Over the past decade, governments have made commitments towards addressing violence against women, including increased research and investment in population-based surveys on violence against women. These data and estimates will contribute to the robust and expanding evidence base and will support the inclusion of intimate partner violence in maternal health programs and tracking of progress over time. The findings of this review will help inform governments, non-governmental organizations, and policymakers of the magnitude of the problem and guide development of effective policies and programs to prevent and respond to intimate partner violence during pregnancy. While violence also occurs in same sex couples, the majority of population-based surveys on violence against women focus on violence by men against women. This review may be updated in the future to monitor progress made towards addressing intimate partner violence during pregnancy. In addition to providing prevalence estimates, this review will allow for identification of challenges and ways to improve measures/instruments and reporting of data on intimate partner violence during pregnancy.

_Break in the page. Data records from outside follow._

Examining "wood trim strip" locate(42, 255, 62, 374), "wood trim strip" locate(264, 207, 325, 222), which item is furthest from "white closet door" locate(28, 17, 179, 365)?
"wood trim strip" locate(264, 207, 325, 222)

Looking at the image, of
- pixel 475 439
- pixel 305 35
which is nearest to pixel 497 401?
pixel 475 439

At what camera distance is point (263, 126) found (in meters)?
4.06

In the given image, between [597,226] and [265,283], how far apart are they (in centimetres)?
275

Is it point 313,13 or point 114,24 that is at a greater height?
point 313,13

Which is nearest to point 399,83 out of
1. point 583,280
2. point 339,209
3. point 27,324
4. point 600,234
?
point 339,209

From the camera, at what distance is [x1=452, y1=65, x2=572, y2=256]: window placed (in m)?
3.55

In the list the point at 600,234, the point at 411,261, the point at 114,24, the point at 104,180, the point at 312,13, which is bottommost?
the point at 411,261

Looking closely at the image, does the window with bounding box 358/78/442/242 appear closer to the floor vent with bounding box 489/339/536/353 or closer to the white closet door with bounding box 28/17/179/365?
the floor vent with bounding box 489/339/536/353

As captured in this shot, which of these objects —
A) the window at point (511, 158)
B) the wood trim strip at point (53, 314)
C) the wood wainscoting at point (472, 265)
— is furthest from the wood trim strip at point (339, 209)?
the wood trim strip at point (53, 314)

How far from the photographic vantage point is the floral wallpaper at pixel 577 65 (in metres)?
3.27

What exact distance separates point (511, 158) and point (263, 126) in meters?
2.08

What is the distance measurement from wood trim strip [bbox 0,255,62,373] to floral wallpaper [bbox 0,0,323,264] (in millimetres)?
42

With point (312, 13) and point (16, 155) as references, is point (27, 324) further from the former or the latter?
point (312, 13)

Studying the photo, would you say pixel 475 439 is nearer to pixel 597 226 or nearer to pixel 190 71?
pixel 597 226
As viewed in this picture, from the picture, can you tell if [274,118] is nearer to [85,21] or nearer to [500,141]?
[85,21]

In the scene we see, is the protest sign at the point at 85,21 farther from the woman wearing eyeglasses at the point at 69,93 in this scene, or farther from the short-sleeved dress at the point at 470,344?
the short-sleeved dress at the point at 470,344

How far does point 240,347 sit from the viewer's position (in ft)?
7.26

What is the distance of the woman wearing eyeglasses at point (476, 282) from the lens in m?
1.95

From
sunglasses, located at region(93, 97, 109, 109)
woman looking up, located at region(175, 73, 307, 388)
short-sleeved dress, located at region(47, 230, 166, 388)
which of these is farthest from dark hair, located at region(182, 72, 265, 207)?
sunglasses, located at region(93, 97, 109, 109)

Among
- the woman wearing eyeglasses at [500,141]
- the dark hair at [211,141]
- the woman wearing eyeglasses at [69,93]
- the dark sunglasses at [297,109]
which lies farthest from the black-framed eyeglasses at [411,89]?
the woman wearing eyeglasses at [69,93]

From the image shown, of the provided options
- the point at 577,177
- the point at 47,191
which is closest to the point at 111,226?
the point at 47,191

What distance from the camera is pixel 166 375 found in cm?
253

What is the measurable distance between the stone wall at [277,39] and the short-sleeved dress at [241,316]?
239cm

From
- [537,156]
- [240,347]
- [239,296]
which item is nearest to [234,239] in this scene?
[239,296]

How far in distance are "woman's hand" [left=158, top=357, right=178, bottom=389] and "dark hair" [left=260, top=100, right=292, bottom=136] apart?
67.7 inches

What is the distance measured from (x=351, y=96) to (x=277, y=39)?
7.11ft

Violence during pregnancy presents additional health risks that do not apply to other stages in women’s lives. During pregnancy, intimate partner violence can result in maternal health effects ranging from insufficient or inconsistent antenatal care and inadequate weight gain to maternal depression and other mental health problems and to maternal mortality. Intimate partner violence during pregnancy can also result in obstetric and gynecological problems including miscarriage and neonatal health effects ranging from low birth weight and preterm birth to neonatal death. In addition, pregnancy may be a time of increased vulnerability for intimate partner violence due to the physical, social, and economic demands of this period, but it also offers increased opportunity for intervention. The increased and repeated interactions with the healthcare system through antenatal and postnatal care represent a window of opportunity to address intimate partner violence. In the long term, identifying and addressing violence during pregnancy and its accompanying impacts on mental health also contributes to improved child health and development outcomes and reduces the likelihood of so-called intergenerational transmission of violence, thereby contributing to prevention of violence in later life [27]. Given the significant health impacts of intimate partner violence during pregnancy, potential for intervention, and urgency to address the SDGs, this review will provide critical evidence towards the global burden of this human rights and public health issue.